_EXERCISE DETAILS_:
Which lines of the entries contain the word "GOES"? Please list them.
- - -
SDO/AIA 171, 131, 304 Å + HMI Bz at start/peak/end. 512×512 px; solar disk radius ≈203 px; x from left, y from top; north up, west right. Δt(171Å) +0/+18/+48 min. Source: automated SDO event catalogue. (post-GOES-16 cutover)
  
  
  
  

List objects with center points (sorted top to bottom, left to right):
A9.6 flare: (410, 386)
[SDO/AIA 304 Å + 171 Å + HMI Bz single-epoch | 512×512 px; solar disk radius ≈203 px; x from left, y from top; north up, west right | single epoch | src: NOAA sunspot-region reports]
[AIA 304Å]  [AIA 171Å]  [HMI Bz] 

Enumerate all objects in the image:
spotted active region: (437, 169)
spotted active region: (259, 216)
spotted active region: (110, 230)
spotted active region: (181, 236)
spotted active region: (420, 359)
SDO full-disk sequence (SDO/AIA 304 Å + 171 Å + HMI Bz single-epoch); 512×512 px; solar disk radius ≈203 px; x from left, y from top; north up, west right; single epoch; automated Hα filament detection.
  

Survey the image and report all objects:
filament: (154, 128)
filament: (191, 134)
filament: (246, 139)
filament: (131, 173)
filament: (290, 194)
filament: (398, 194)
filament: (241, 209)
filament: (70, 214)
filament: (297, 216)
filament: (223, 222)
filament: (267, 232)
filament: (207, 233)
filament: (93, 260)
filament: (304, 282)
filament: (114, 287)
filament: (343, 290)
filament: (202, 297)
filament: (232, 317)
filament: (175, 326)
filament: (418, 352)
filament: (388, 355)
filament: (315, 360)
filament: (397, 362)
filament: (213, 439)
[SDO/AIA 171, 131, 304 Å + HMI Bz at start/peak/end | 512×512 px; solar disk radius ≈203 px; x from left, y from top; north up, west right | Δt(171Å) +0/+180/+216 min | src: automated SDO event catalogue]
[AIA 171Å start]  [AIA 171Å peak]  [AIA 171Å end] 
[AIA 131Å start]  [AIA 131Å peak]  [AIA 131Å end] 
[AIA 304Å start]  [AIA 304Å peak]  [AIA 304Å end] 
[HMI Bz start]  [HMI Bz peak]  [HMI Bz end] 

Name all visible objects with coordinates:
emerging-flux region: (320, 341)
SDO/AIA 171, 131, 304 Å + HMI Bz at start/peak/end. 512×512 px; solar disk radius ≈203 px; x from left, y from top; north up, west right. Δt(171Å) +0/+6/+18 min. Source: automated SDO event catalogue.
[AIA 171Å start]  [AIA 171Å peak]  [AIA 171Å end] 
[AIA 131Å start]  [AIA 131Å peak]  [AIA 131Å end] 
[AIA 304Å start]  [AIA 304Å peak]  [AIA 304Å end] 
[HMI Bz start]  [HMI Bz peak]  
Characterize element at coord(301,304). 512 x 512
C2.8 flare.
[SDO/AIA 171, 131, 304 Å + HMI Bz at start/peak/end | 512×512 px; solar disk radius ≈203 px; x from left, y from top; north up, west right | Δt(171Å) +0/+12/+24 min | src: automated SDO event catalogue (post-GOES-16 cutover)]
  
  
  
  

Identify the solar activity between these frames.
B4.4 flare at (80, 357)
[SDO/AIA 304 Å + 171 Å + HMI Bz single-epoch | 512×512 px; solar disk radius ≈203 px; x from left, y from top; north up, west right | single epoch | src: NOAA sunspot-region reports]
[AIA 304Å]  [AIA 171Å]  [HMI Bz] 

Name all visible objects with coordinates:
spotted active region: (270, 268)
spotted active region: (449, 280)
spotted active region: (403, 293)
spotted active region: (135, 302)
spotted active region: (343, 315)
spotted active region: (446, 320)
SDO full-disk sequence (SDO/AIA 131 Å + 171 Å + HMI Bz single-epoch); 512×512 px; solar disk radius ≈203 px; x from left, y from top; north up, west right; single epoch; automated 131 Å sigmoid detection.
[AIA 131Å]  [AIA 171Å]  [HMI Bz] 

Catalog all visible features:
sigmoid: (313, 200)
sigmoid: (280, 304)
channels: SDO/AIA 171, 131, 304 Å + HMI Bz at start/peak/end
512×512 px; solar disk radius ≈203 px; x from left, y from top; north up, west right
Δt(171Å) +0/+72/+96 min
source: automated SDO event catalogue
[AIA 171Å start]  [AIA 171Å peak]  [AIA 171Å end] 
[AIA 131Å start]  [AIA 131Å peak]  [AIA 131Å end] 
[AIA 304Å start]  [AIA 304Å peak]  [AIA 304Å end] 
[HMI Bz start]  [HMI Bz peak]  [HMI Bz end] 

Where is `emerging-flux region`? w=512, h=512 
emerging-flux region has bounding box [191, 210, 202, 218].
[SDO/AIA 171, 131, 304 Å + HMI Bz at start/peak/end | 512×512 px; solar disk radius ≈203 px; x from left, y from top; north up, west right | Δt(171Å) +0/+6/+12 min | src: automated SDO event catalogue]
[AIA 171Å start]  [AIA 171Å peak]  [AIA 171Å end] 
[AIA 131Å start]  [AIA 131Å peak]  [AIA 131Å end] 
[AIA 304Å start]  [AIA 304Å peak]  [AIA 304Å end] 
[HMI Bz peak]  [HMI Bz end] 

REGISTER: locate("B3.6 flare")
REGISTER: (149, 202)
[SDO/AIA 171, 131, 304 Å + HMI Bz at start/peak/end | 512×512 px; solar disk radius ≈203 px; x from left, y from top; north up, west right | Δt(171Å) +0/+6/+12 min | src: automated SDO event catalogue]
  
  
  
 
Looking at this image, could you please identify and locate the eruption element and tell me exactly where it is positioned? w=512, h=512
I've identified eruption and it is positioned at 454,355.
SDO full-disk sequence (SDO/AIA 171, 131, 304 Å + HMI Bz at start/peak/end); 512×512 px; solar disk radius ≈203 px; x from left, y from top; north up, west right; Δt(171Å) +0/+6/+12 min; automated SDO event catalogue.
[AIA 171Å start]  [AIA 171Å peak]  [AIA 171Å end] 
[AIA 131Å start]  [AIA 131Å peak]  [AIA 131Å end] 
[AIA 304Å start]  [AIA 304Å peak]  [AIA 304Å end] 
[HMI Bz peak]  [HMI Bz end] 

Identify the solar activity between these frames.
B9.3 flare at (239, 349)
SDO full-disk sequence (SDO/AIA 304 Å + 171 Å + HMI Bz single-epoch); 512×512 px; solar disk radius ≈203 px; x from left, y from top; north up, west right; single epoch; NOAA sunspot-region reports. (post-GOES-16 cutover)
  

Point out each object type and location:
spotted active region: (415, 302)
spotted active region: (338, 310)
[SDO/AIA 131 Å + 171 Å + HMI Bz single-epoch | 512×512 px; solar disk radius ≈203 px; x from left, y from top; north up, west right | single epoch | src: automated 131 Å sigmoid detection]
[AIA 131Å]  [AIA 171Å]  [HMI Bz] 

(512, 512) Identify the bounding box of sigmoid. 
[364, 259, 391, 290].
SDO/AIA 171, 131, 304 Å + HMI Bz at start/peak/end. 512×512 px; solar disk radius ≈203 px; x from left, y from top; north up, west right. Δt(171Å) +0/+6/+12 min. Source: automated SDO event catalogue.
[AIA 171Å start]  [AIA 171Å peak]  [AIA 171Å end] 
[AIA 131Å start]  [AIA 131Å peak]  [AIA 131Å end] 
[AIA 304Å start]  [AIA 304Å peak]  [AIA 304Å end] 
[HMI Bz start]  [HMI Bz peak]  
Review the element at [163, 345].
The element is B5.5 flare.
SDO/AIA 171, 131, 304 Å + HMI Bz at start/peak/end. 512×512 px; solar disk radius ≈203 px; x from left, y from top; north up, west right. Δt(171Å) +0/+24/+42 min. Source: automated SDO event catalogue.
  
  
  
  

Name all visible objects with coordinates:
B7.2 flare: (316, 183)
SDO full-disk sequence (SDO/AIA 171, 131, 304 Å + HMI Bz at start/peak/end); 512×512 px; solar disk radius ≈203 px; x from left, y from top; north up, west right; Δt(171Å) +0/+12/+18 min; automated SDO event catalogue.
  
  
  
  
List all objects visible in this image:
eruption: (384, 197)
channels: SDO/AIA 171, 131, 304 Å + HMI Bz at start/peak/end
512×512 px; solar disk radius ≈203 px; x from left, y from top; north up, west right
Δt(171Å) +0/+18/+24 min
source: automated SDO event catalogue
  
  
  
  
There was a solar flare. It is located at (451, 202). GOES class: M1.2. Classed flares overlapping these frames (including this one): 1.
- - -
_WORKED SOLUTION_:
SDO/AIA 171, 131, 304 Å + HMI Bz at start/peak/end. 512×512 px; solar disk radius ≈203 px; x from left, y from top; north up, west right. Δt(171Å) +0/+18/+48 min. Source: automated SDO event catalogue. (post-GOES-16 cutover)
[SDO/AIA 171, 131, 304 Å + HMI Bz at start/peak/end | 512×512 px; solar disk radius ≈203 px; x from left, y from top; north up, west right | Δt(171Å) +0/+12/+24 min | src: automated SDO event catalogue (post-GOES-16 cutover)]
SDO full-disk sequence (SDO/AIA 304 Å + 171 Å + HMI Bz single-epoch); 512×512 px; solar disk radius ≈203 px; x from left, y from top; north up, west right; single epoch; NOAA sunspot-region reports. (post-GOES-16 cutover)
There was a solar flare. It is located at (451, 202). GOES class: M1.2. Classed flares overlapping these frames (including this one): 1.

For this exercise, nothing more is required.